TERESA Valentina Mazzei
Seven years have gone by to forget the taste of your saliva,
the feeling of your tongue in my mouth. The first time someone had asked me
what I wanted, what I was looking for. At my answer, someone, for the first
time had kissed me and touched the buttons of my shirt. Thinking of it so many
times to remember the colour of that shirt, the colour of your trousers. The
colour of your small car when you drove me to the countryside and I gave you
the money for the fuel with that gloomy gratitude of a seventeen-year-old girl
taken out of a dumb adolescence. "I like it when things are clear" "It’s fair to share the fuel" You did not want me to share your nights. The fragrance of
summer evenings in Rome when the light slowly fades and from my room, behind a
closed window I look through the panes, my eyes just like the glass, a still
hard surface reflecting the world devoid of any sound. Dark cinema in which
you find me, sit beside me and without asking if you can hold my hand you
grasp it, take it far from my body and hold it firmly, warming it up. That
warmth runs along my arm and to the chest and up and down till I cannot
breathe, I want to leave that obscurity, go away, but it’s too late: you
take me with you to a park, your car sighing up a hill where if we park right
at the top we can walk along the path that separates us from the whole town,
with its proud dome swelling under the sinking sun. Your room is silent. A door opens like an apse onto a small
garden. The door is closed when I come. We are sitting on the floor listening
to a record that goes on goes on goes on like our kisses. Then you close the
shutters mumbling something about your neighbours and I feel so selfish now
because I could not understand; you hiding, you treating badly one of your
students because she is in love with you and you could lose your job if anyone
knew that she had given you her telephone number. So you worry about my age. I ask you what do you think of
my body? looking at myself framed in the mirror and I am wearing those
shiny white trousers that my mother bought; you put your hands flatly on my
bottom and say that I have to grow up. It’s true, I am only seventeen but I
am aware. Excruciatingly self conscious. Why do these evenings in Rome come over me like a high tide,
warm and smelling of flowers, of those oranges in your tiny garden that you
never picked? The eyes of your lover and the slides you show me filled with
them make me feel guilty for a moment and then too young, useless, because I
think you must really love her. You are seeing me and suffer so much: you
slapped her when she came back in the morning, after the first night you had
all for yourself, for your pain. I shouted at her you are saying to
me while we are the only people sitting on the grass and a statue in the
centre of a pond turns her back to us, to our reflection in the water.

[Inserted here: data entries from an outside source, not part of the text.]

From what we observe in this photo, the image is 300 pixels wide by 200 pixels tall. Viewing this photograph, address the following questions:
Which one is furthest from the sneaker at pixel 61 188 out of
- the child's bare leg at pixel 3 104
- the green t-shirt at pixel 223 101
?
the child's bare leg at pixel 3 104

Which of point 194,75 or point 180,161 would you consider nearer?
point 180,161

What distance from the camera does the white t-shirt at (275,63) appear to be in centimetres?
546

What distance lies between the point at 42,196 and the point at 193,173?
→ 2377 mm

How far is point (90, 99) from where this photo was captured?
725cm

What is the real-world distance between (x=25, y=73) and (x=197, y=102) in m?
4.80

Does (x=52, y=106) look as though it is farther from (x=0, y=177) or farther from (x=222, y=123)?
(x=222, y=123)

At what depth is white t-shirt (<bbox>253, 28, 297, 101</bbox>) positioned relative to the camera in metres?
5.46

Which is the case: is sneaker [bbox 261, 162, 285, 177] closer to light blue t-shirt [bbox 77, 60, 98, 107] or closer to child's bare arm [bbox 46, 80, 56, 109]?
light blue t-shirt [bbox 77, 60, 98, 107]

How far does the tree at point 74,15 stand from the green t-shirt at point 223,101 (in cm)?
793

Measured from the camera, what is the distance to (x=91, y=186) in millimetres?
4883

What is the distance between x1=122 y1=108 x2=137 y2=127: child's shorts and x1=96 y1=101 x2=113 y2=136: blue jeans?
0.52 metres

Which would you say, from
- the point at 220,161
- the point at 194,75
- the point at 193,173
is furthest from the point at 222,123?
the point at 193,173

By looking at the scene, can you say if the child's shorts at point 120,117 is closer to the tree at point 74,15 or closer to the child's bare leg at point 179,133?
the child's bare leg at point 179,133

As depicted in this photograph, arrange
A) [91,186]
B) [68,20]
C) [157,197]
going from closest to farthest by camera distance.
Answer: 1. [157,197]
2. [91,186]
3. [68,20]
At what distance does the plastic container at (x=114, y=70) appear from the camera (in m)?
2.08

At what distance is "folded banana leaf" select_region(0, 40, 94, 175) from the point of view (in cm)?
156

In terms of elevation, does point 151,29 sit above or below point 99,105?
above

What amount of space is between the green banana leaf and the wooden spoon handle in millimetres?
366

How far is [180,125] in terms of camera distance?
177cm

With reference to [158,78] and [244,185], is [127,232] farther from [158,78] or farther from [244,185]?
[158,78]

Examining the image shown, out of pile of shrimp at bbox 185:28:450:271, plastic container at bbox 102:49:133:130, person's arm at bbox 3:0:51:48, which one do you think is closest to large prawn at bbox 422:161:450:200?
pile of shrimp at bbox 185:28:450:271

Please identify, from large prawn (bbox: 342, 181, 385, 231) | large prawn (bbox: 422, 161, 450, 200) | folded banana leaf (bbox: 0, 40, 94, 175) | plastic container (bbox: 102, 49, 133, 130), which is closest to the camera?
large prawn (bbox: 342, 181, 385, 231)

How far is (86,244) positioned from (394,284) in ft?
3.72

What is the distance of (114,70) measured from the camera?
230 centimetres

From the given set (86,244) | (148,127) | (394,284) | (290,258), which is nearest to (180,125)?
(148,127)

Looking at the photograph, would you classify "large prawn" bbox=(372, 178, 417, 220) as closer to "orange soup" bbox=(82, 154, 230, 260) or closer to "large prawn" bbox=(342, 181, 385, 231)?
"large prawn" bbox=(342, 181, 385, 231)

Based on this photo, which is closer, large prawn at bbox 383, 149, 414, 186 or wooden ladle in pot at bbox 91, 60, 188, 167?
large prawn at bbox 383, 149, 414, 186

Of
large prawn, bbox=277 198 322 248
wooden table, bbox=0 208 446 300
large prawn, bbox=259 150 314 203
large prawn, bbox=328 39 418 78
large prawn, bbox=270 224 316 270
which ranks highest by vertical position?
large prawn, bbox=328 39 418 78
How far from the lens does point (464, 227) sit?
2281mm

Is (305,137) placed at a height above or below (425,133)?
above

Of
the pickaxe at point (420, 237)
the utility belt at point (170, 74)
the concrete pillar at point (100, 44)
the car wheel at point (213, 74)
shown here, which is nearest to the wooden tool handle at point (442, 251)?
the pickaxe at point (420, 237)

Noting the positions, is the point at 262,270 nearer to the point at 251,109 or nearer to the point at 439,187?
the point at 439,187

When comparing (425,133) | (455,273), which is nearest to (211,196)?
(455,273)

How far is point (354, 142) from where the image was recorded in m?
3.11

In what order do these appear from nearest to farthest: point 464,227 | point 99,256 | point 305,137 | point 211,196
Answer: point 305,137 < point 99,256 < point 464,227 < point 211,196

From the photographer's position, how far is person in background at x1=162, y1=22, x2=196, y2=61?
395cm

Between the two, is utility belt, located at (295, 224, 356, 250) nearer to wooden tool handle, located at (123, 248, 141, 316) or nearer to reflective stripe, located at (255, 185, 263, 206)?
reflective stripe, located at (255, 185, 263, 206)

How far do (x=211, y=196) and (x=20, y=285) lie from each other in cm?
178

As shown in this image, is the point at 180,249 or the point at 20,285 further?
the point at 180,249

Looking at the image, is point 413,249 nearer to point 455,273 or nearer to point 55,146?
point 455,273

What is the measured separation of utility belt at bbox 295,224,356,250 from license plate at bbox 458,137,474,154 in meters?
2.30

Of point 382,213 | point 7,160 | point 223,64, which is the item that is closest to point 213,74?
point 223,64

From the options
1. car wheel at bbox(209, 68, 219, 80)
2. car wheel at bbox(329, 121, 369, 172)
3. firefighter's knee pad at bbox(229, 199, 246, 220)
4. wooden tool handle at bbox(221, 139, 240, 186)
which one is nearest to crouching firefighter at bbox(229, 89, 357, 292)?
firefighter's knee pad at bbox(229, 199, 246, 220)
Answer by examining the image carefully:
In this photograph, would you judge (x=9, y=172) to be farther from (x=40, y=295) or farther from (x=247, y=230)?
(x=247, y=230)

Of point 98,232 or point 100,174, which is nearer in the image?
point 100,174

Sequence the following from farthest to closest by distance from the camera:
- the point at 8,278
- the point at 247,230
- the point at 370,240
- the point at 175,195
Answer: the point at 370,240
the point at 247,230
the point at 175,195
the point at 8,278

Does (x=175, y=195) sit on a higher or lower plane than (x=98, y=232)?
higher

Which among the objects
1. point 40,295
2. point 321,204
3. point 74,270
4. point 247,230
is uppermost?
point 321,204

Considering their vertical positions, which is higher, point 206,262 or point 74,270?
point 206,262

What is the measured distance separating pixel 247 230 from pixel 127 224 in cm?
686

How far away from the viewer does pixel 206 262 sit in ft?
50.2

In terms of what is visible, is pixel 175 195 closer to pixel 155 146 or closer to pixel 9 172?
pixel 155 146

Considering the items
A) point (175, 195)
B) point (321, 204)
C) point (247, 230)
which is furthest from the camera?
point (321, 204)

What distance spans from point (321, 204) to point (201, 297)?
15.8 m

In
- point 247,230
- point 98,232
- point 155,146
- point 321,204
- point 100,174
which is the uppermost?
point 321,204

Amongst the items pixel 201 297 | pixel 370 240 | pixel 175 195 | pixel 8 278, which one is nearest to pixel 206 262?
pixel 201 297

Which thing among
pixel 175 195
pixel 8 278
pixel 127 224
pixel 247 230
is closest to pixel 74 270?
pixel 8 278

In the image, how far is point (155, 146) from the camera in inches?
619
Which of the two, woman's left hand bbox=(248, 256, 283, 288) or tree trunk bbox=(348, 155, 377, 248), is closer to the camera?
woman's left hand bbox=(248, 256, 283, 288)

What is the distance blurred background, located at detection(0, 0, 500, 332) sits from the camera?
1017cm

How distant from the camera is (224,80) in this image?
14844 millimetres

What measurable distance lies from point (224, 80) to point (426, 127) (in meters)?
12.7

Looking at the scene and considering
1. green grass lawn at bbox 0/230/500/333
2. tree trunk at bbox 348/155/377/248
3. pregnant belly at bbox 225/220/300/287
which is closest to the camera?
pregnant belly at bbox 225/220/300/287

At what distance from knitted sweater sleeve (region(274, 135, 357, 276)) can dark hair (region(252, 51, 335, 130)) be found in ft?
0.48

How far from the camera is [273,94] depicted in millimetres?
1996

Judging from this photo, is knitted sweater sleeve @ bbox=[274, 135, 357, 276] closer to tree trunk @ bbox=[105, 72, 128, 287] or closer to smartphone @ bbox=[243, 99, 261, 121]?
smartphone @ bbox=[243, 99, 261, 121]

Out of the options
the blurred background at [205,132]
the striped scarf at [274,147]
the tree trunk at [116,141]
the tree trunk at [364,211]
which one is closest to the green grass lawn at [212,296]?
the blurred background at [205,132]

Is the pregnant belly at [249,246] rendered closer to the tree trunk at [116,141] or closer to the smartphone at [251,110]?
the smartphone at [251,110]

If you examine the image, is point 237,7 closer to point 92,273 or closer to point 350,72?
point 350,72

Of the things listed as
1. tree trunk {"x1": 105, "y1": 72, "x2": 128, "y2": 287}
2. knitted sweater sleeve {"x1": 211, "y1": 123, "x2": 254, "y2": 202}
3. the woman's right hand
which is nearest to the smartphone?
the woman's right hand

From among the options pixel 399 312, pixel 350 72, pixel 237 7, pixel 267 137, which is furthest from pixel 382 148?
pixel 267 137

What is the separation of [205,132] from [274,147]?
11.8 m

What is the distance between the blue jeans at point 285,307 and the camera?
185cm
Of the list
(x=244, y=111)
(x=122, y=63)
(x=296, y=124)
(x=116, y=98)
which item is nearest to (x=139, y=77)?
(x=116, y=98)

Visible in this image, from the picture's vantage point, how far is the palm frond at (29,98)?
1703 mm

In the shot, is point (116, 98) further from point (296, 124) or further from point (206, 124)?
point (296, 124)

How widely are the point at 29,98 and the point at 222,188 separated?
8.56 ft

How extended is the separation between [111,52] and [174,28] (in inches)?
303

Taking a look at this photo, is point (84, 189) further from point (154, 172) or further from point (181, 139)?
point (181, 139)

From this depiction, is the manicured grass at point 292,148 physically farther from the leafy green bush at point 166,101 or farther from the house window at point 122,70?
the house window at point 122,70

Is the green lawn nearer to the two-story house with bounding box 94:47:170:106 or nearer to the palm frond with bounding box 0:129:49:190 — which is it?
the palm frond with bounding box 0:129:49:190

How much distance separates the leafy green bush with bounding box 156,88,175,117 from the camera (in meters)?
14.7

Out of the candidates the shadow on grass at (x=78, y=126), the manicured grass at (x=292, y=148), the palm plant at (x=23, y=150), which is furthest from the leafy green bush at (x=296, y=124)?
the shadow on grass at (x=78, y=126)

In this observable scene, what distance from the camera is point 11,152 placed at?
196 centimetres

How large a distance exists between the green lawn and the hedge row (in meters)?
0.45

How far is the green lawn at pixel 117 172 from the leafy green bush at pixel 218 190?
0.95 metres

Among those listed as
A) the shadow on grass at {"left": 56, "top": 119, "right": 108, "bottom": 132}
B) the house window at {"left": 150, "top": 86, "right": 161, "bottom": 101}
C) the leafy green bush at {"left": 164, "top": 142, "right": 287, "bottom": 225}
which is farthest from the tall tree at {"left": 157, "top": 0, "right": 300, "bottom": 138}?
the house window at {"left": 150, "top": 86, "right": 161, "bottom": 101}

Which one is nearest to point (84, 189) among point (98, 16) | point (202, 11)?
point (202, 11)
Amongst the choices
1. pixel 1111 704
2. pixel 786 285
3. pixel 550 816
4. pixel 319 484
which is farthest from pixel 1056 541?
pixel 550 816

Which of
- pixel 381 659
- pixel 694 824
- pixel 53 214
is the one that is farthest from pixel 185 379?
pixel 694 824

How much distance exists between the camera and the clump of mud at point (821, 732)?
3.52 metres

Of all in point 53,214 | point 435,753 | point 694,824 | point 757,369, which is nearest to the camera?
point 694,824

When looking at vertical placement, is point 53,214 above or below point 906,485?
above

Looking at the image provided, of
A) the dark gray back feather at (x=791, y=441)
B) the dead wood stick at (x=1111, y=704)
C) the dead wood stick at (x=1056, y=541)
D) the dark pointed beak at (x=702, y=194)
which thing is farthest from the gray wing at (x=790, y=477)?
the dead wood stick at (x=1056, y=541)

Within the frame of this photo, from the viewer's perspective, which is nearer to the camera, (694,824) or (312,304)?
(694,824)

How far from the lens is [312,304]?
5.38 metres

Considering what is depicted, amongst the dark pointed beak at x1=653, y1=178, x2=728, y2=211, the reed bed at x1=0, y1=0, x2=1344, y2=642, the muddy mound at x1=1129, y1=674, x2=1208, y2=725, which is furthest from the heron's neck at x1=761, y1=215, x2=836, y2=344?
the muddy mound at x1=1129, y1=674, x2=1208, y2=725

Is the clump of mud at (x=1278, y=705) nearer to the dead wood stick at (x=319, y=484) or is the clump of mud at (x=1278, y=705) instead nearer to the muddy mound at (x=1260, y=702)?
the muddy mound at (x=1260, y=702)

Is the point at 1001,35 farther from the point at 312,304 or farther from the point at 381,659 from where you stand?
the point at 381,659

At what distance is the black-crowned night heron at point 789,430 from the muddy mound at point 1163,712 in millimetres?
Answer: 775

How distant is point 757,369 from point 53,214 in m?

Your head resting on my breast you look so small, I can’t
explain to myself how the small woman that you are can make me feel so sad,
too empty to be able to give you what you want. If only I knew what you
wanted. When there was no longer any light in the room you would
tell me that she was coming back and that I had to leave. Maybe if I stayed I
would tell her everything. She came in with a white smile once and we had
dinner together but I shut up because she’d been too kind to me.